Symbols are immutable and should be compared using ===. The implementation re-uses the same object for all Symbols
with the same name, so comparison tends to be efficient (it can just compare pointers).
Unlike strings, Symbols are "atomic" or "scalar" entities that do not support iteration over characters.
julia> typeof(:(2+2))
Expr
julia> typeof(:(x))
Symbol
julia > dump(:(2+2))
Expr
head: Symbol call
args: Array{Any}((3,))
1: Symbol +
2: Int64 2
3: Int64 2
From the last line is appears Symbol can be a part of expression.
Symbols are replaced with the value they are referring to when evaluated. But why we need the column name to go through parse > evaluation? Why can’t we use a string or iris.Species to denote the column name?

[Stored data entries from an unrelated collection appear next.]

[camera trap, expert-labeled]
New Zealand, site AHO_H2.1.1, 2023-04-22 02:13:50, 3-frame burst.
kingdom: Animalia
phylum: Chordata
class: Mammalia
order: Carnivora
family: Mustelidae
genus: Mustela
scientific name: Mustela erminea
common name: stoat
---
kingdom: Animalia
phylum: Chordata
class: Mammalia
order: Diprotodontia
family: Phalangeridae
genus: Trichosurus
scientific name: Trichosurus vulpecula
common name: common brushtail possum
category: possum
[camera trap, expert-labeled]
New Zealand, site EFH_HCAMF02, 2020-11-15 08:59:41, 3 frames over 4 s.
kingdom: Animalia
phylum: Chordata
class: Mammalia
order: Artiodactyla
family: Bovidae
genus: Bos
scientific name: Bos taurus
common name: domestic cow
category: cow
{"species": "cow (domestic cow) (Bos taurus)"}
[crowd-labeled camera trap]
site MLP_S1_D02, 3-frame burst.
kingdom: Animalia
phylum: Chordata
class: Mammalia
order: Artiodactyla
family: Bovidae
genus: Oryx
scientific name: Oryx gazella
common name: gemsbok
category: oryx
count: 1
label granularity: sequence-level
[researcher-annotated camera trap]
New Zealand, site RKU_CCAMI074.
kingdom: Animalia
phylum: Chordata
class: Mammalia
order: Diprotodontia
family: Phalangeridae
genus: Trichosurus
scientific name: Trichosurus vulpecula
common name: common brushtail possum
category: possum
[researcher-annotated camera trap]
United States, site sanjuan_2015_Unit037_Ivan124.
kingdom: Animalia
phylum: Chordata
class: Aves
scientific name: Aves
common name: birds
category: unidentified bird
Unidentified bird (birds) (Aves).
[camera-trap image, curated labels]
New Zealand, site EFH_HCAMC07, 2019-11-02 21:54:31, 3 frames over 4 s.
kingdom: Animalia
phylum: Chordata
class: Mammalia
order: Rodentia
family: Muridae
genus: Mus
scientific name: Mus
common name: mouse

It doesn’t. Symbols are similar to strings–they’re just frequently used as the names of things, even outside of expressions. This is mentioned in the docs linked above:
I’m not familiar with MLJ. But the reason this doesn’t work is because of the types and the way julia evaluate expressions.
iris.Species
is just a vector. There is no name attached to it. It’s totally forgotten that it ever came from a data frame. so the function coerce is given a data frame and then a vector with no name. That’s not a lot to work with.